┌──

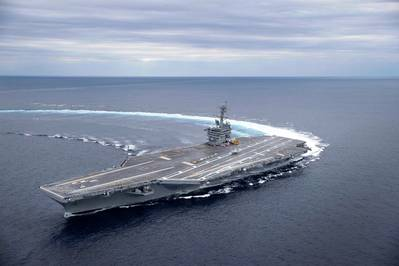 The Nimitz-class aircraft carrier USS Abraham Lincoln (CVN 72) conducts high-speed turn drills in the Atlantic Ocean during sea trials. Photo: United States Navy
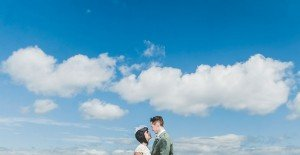 Married couple with blue sky and clouds at destination wedding, by TripShooter's Edinburgh photographer Sean Bell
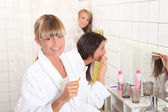 Three housemates in bathroom — Stock Photo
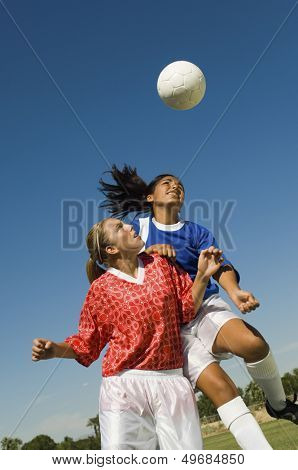 Girls heading soccer ball during match against blue sky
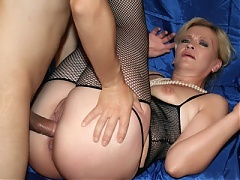 Explicit videos of a hot older woman named Lina sharing a cock with younger woman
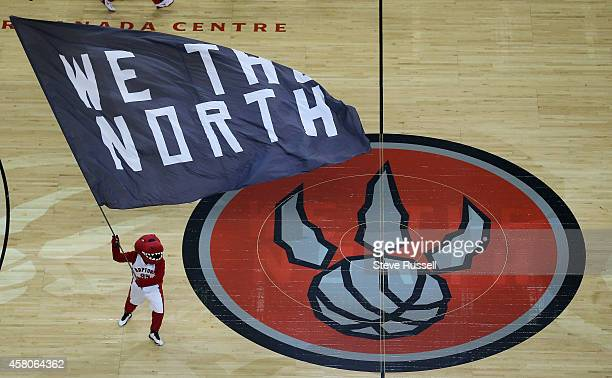 TORONTO ON OCTOBER 29 The Raptor waves a flag before tipoff as the Toronto Raptors open the 201415 season against the Atlanta Hawks at Air Canada...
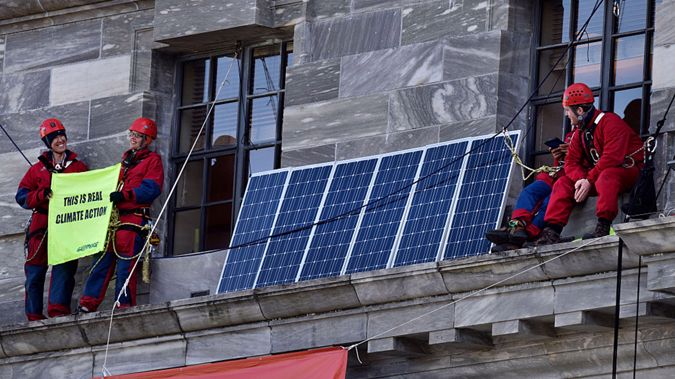 Greenpeace protesters, who used modern technology to scale the facade of New Zealand's Parliament (Supplied)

└──

■ TASK: Transcribe the whole of the data exactly, minus any pictures.

■ TASK ANSWER:
 The Nimitz-class aircraft carrier USS Abraham Lincoln (CVN 72) conducts high-speed turn drills in the Atlantic Ocean during sea trials. Photo: United States Navy
 Married couple with blue sky and clouds at destination wedding, by TripShooter's Edinburgh photographer Sean Bell
 Three housemates in bathroom — Stock Photo
 Girls heading soccer ball during match against blue sky
 Explicit videos of a hot older woman named Lina sharing a cock with younger woman
 TORONTO ON OCTOBER 29 The Raptor waves a flag before tipoff as the Toronto Raptors open the 201415 season against the Atlanta Hawks at Air Canada...
 Greenpeace protesters, who used modern technology to scale the facade of New Zealand's Parliament (Supplied)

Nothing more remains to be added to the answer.